Zoltan Vajo is a Hungarian American scientist, best known for his contributions to the Human Genome Project, including cloning the COQ7 gene, characterizing the human CLK-1 timing protein cDNA and its potential effect on aging, and research on the molecular and genetic background of skeletal dysplasias and fibroblast growth factor receptor 3 disorders, including Achondroplasia, SADDAN (severe achondroplasia with developmental delay and acanthosis nigricans), Thanatophoric dysplasia, Muenke coronal craniosynostosis and Crouzon syndrome as well as more recently on genetically engineered insulin analog molecules, including their structure, metabolic effects and cellular processing and the role of recombinant DNA technology in the treatment of diabetes.

==Contributions==
Vajo et al. in 1999 cloned COQ7 from human heart. They found that the predicted protein contains 179 amino acids, is mostly helical, and contains an alpha-helical membrane insertion. It has a potential N-glycosylation site, a phosphorylation site for protein kinase C and another for casein kinase II, and 3 N-myristoylation sites. Northern blot analysis detected 3 transcripts; a 1-kb transcript was predominant in heart, and a 3-kb transcript was predominant in skeletal muscle, kidney, and pancreas.

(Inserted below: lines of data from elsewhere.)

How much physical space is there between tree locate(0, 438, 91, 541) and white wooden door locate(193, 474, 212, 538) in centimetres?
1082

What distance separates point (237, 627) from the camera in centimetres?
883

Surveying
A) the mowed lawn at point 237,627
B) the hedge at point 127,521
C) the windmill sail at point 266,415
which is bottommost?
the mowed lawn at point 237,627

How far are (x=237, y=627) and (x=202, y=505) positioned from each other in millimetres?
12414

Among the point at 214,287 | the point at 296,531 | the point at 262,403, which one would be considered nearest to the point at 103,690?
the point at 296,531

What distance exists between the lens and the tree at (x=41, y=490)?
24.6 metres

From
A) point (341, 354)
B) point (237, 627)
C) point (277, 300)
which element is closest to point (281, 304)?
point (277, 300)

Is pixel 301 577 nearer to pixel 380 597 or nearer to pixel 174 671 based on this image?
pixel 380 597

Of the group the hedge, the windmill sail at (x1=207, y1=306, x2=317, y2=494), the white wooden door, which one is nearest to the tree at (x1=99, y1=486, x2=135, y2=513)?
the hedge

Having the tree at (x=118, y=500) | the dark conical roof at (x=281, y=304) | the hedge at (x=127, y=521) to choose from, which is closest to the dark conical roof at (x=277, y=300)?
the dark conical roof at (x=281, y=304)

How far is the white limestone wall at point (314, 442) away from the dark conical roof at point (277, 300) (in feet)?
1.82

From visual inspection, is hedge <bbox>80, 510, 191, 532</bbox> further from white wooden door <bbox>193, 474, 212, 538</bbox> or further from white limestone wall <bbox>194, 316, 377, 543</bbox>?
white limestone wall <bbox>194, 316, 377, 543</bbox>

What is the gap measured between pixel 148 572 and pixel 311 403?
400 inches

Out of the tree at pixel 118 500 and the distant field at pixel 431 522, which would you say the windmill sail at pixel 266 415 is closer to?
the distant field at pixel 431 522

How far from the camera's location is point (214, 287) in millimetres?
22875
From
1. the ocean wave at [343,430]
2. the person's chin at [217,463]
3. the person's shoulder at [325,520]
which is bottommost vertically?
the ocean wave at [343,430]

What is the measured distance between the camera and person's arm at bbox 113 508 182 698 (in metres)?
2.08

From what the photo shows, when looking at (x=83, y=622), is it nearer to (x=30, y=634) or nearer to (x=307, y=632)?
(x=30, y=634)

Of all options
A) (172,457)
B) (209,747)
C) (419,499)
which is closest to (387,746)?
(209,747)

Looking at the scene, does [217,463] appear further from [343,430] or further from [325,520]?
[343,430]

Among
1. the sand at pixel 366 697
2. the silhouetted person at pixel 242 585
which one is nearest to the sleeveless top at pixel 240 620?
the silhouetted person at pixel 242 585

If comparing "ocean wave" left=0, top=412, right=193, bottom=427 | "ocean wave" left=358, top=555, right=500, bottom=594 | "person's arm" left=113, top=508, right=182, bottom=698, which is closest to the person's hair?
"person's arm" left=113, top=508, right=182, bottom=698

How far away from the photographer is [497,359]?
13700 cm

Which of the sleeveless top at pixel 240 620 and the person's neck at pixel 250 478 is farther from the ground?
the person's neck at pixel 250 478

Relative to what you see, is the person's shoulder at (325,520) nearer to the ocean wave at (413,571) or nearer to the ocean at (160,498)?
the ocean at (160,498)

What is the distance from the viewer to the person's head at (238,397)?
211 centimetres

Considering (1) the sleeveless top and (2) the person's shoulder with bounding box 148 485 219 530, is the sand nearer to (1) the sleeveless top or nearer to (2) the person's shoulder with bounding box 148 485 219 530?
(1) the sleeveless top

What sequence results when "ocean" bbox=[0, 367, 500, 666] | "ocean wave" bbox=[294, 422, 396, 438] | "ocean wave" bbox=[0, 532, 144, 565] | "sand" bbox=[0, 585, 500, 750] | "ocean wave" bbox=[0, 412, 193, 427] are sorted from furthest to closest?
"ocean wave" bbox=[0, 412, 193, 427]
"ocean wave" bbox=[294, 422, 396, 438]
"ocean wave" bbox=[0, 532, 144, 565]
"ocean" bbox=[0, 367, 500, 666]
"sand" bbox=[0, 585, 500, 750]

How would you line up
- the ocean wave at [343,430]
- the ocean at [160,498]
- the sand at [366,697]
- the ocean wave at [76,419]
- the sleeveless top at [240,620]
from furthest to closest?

Vajo et al. found in 2000 that alterations in venous reactivity to alpha- and beta-adrenergic, nitric oxide (NO)-dependent, and other drugs are present in many genetically determined and acquired conditions, such as hypertension, smoking, and aging.

In 2001, Fawcett, Bennett, Hamel, Vajo and Duckworth showed that the effect of human insulin and its analogues on protein degradation vary significantly in different cell types and with different experimental conditions. The differences seen in the action of the insulin analogues cannot be attributed to binding differences only. Post-receptor mechanisms, including intracellular processing and degradation, must be also considered. Since then, recombinant DNA technology and the use of insulin analogues has become a major part of the treatment of diabetes.

More recently (2007-2024), Vajo et al. developed novel influenza vaccines based on reverse genetics technology, including vaccines against the highly pathogenic H5N1 bird flu and the H1N1 swine flu viruses, as well as seasonal influenza. In preparation for the influenza pandemic, Vajo and Jankovics showed that instead of the conventionally used split virion or subunit vaccines, lower doses of whole virus vaccines are able to induce sufficient immune responses even against newly emerged influenza virus strains in pediatric adult and elderly patients, without increasing the rate of adverse events. This was achieved in part by using aluminum phosphate as an adjuvant. These vaccines were used to combat the 2009 swine flu pandemic. The technologies developed during the preparation for an influenza pandemic were successfully translated into the production of reduced dose, seasonal trivalent influenza vaccines, which since have been licensed for clinical use. Vajo has also worked on the standardization of serological assays for influenza and the evaluations of influenza vaccines.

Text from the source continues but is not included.